=== INPUT RECORDS ===
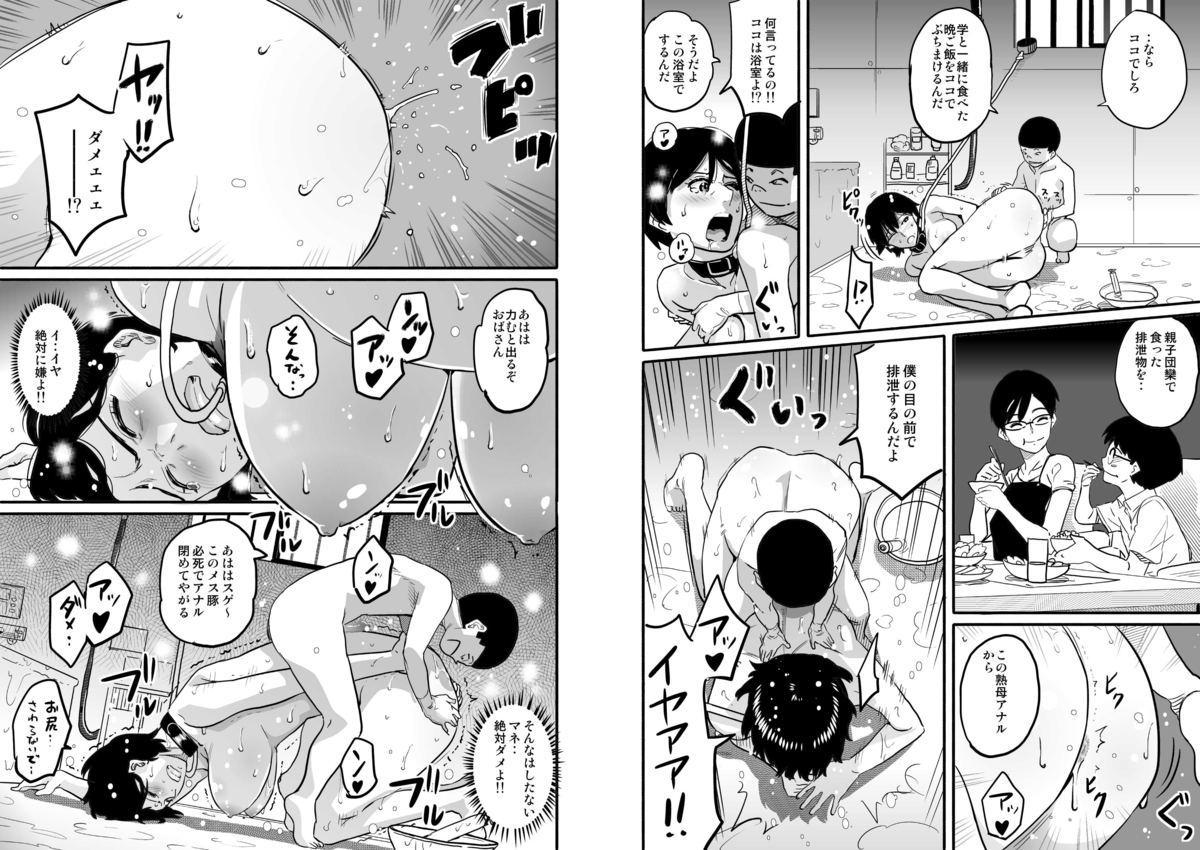 Hahaoya Shikkaku Elite Oyako no M Buta Netorare Tenraku Jinsei 84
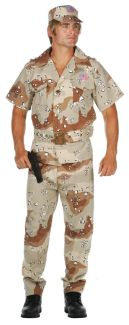 Storm Fox Desert Camouflage Adult Costume - Plus Size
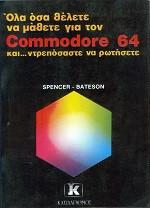 Όλα όσα θέλετε να μάθατε για το Commodore 64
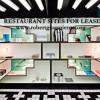Restaurant Sites for Lease – November 2015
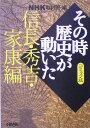 NHKその時歴史が動いた(信長・秀吉・家康編)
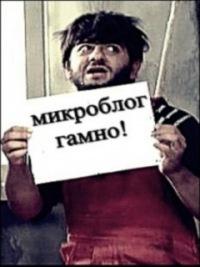 Дима Бугаков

=== TASK INSTRUCTIONS ===
Begin with the line containing "Restaurant Sites for Lease – November 2015" and end with the last line of the entries above. Copy those lines exactly, both ends included, and drop every picture.

=== WRITTEN SOLUTION ===
Restaurant Sites for Lease – November 2015
 NHKその時歴史が動いた(信長・秀吉・家康編)
 Дима Бугаков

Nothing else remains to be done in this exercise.